- [Required action] Using the material below, return exactly the lines between the one holding "common name: common duiker" and the one holding "label granularity: sequence-level", inclusive, and no others.

- [Records for this exercise]
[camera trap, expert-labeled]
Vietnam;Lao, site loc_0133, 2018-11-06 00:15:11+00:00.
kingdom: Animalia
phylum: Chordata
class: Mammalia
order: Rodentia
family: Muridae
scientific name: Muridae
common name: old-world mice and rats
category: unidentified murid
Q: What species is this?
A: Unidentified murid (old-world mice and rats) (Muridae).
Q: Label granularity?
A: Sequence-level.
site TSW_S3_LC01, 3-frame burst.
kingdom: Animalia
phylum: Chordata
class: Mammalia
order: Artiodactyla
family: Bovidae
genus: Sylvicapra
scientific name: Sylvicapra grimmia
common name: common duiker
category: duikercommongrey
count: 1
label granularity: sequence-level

* * *

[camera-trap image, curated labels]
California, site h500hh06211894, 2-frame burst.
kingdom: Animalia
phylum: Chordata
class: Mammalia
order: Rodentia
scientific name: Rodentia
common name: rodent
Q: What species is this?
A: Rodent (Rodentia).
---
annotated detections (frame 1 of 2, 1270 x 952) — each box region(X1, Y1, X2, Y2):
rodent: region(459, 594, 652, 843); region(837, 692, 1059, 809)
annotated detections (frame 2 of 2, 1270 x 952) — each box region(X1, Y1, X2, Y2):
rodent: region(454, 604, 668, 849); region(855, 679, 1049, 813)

...

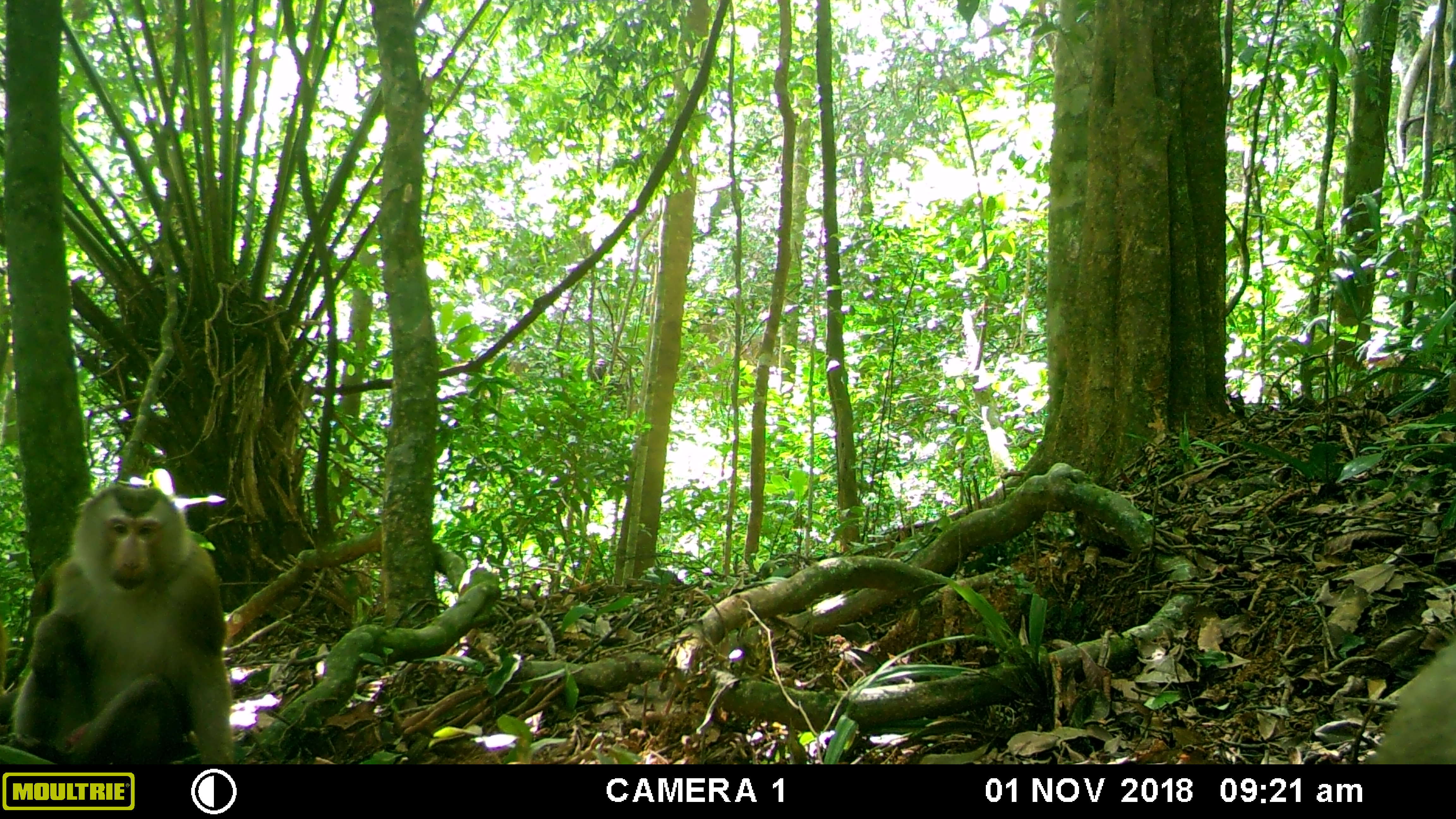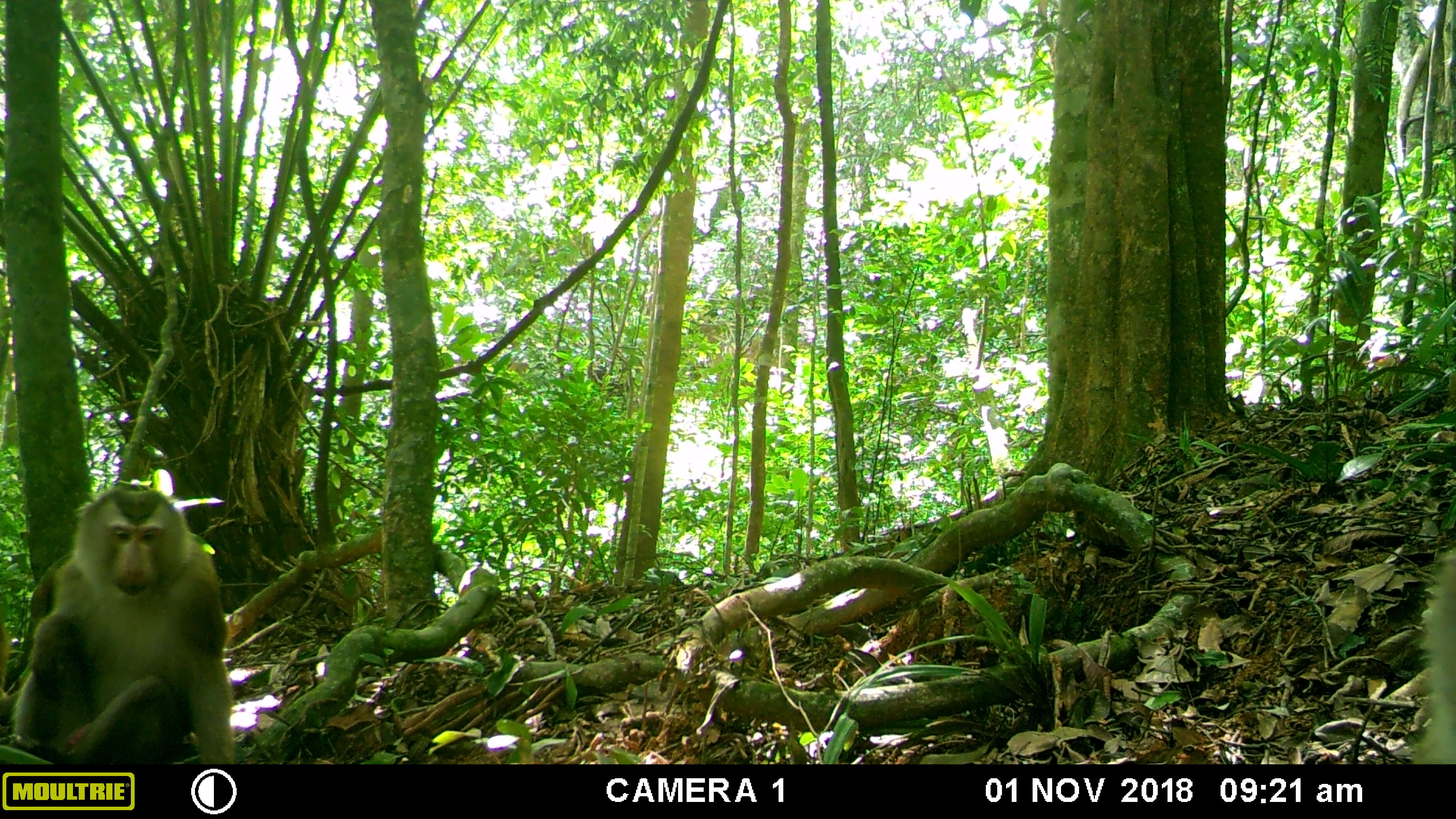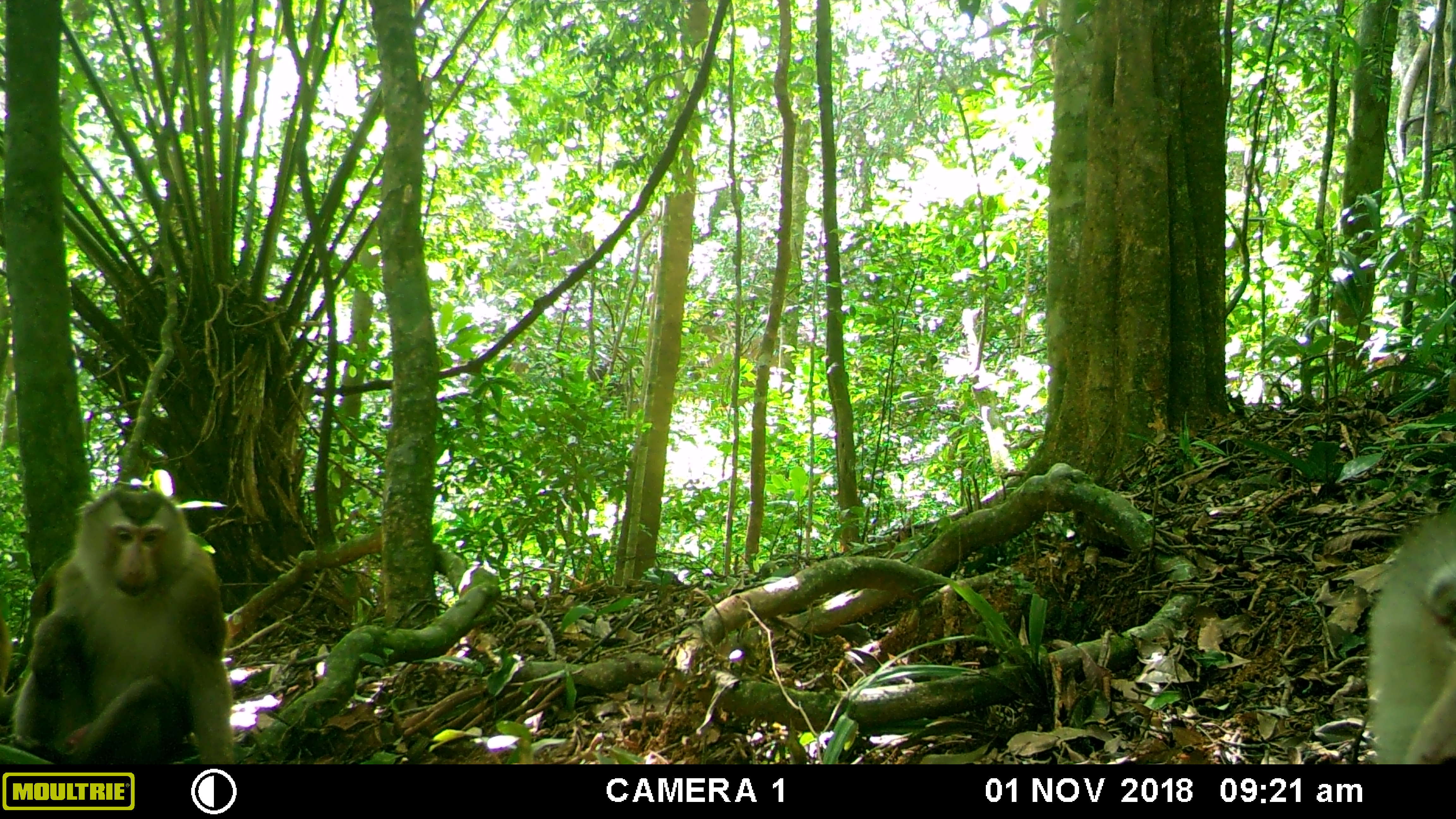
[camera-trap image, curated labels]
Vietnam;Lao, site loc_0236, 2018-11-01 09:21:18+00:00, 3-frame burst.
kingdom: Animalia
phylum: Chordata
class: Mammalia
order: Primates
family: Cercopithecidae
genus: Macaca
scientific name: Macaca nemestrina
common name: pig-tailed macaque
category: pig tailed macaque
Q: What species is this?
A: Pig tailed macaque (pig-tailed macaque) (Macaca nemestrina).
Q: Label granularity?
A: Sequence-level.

- [Finished task]
common name: common duiker
category: duikercommongrey
count: 1
label granularity: sequence-level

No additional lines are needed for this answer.